On Understanding Big Data Impacts in Remotely Sensed Image Classification Using Support Vector Machine Methods

Gabriele Cavallaro, Morris Riedel, Matthias Richerzhagen, Jon Atli Benediktsson, Antonio Plaza
IEEE Journal of Selected Topics in Applied Earth Observations and Remote Sensing, Issue 99, pp. 1-13, 2015
[ DOI ] [ Juelich ]

Image Classification

Owing to the recent development of sensor resolutions onboard different Earth observation platforms, remote sensing is an important source of information for mapping and monitoring natural and man-made land covers. Of particular importance is the increasing amounts of available hyperspectral data originating from airborne and satellite sensors such as AVIRIS, HyMap, and Hyperion with very high spectral resolution (i.e., high number of spectral channels) containing rich information for a wide range of applications. A relevant example is the separation of different types of land-cover classes using the data in order to understand, e.g., impacts of natural disasters or changing of city buildings over time.
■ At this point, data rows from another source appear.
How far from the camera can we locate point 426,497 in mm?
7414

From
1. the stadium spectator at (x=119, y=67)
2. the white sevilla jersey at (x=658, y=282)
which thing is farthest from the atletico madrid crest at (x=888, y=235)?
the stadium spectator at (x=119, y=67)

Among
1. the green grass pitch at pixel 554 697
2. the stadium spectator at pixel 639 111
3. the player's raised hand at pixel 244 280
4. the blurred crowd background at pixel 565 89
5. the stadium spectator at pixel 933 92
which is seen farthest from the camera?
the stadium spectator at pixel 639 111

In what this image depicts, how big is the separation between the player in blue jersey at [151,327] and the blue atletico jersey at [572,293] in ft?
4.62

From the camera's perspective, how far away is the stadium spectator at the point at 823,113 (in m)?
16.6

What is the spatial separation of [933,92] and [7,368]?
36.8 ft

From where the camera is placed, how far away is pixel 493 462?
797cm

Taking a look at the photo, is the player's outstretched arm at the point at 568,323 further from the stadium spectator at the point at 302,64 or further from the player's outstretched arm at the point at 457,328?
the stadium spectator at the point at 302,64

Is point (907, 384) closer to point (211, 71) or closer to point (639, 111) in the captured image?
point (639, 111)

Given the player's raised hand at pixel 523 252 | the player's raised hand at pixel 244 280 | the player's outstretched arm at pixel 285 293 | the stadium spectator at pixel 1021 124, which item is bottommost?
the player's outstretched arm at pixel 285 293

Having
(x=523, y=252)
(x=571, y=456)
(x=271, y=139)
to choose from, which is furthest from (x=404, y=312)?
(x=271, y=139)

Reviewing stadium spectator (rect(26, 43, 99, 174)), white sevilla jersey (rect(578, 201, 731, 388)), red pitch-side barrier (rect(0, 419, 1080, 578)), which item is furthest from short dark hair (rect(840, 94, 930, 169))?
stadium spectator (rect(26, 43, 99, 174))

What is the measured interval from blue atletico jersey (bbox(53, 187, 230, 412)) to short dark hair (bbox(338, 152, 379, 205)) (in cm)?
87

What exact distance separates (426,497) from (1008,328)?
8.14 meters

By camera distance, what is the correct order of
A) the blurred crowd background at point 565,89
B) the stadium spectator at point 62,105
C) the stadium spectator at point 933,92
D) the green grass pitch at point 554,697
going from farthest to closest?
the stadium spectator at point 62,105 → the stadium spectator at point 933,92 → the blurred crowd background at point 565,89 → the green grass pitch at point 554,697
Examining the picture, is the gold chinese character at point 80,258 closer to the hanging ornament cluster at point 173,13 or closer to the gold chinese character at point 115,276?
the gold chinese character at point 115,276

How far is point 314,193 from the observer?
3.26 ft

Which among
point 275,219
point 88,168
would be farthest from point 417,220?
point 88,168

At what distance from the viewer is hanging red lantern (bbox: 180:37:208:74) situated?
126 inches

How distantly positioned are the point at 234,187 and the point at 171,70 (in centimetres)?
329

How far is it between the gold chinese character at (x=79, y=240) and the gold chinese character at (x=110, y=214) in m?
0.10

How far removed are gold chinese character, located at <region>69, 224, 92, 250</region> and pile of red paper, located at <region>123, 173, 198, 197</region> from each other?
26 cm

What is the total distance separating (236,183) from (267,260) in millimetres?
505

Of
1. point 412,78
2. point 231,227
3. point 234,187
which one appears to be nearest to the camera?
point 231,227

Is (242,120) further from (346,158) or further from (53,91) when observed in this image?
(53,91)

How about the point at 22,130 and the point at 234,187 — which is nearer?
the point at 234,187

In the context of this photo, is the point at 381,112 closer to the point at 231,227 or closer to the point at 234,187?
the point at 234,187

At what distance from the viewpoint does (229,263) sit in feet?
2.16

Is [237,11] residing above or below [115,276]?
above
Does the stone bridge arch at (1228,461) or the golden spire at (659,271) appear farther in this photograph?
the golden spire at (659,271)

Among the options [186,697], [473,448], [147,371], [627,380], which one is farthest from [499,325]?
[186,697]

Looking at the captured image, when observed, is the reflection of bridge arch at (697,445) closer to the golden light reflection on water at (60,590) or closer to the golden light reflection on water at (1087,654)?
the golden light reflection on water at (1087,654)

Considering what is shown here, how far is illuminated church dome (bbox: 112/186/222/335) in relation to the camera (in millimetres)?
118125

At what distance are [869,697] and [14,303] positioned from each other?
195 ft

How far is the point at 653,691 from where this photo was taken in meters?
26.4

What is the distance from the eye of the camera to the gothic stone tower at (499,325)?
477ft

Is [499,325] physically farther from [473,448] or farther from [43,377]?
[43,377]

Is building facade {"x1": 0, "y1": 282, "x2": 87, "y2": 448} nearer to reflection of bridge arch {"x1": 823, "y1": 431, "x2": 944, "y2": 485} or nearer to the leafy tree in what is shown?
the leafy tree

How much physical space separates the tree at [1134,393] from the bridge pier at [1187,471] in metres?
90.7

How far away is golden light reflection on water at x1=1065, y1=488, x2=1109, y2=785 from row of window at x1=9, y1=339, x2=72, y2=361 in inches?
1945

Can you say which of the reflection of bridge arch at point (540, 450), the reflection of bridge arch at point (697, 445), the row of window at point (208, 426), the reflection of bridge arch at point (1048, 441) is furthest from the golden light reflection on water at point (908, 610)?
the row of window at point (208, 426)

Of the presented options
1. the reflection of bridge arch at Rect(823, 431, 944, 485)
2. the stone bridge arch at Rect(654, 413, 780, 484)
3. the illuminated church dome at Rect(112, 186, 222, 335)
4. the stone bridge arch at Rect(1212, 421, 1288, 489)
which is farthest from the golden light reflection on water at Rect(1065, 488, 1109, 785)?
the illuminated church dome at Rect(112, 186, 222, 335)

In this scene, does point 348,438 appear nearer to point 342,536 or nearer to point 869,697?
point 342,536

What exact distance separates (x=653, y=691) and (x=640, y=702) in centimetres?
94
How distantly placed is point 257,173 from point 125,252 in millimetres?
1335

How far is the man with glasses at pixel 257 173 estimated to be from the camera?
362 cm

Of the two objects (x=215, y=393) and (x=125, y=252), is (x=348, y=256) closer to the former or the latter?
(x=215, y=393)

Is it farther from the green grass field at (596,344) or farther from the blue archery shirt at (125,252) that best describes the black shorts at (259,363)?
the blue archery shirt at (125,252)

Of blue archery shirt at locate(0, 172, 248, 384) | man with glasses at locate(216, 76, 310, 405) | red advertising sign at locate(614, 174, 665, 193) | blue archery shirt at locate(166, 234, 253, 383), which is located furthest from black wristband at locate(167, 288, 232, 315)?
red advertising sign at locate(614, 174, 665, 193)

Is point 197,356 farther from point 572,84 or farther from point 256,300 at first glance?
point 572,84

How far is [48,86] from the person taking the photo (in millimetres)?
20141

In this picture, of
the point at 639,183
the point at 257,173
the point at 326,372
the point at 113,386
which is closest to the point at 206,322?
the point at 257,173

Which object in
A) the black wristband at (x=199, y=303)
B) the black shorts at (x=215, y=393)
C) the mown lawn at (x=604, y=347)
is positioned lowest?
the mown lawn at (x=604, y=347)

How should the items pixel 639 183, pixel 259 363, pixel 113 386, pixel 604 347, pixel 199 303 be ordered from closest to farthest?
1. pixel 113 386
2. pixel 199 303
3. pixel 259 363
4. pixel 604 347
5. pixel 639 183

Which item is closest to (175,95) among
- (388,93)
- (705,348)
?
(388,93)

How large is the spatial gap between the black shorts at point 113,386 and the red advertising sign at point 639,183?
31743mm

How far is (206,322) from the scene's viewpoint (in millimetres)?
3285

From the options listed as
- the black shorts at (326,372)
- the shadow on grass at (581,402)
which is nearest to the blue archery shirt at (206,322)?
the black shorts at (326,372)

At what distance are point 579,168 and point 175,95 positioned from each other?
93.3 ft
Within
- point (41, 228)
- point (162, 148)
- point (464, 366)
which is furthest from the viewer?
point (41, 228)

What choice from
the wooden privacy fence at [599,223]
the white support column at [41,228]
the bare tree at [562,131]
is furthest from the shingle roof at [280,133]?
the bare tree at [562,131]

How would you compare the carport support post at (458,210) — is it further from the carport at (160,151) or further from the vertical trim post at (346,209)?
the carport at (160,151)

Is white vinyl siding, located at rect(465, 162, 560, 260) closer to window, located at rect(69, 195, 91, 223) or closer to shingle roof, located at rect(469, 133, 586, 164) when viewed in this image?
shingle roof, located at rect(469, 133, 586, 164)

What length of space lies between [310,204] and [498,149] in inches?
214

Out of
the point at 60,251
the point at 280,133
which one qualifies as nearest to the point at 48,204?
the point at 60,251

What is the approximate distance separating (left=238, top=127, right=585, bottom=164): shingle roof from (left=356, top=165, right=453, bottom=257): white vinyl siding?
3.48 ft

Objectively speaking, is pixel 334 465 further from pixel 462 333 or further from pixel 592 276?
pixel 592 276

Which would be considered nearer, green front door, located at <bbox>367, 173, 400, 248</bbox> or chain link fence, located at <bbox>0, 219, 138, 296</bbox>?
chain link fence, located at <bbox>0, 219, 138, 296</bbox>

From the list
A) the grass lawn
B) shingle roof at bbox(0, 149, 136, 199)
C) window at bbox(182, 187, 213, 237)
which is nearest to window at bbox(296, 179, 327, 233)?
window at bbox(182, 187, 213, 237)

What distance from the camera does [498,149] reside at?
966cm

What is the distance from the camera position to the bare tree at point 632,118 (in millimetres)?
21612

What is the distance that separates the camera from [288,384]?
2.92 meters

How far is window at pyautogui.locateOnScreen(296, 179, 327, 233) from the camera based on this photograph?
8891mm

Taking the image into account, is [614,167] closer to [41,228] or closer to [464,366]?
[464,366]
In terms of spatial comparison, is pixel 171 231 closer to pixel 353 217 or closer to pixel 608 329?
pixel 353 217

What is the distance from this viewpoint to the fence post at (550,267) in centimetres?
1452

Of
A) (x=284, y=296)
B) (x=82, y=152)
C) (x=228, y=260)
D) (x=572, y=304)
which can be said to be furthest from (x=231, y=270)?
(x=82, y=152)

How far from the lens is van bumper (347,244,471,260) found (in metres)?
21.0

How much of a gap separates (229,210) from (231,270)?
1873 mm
More recently, such increases in the data volume, velocity, and variety of data contributed to the term big data that stand for challenges shared with many other scientific disciplines. On one hand, the amount of available data is increasing in a way that raises the demand for automatic data analysis elements since many of the available data collections are massively underutilized lacking experts for manual investigation. On the other hand, proven statistical methods (e.g., dimensionality reduction) driven by manual approaches have a significant impact in reducing the amount of big data toward smaller smart data contributing to the more recently used terms data value and veracity (i.e., less noise, lower dimensions that capture the most important information).

This paper aims to take stock of which proven statistical data mining methods in remote sensing are used to contribute to smart data analysis processes in the light of possible automation as well as scalable and parallel processing techniques. We focus on parallel support vector machines (SVMs) as one of the best out-of-the-box classification methods.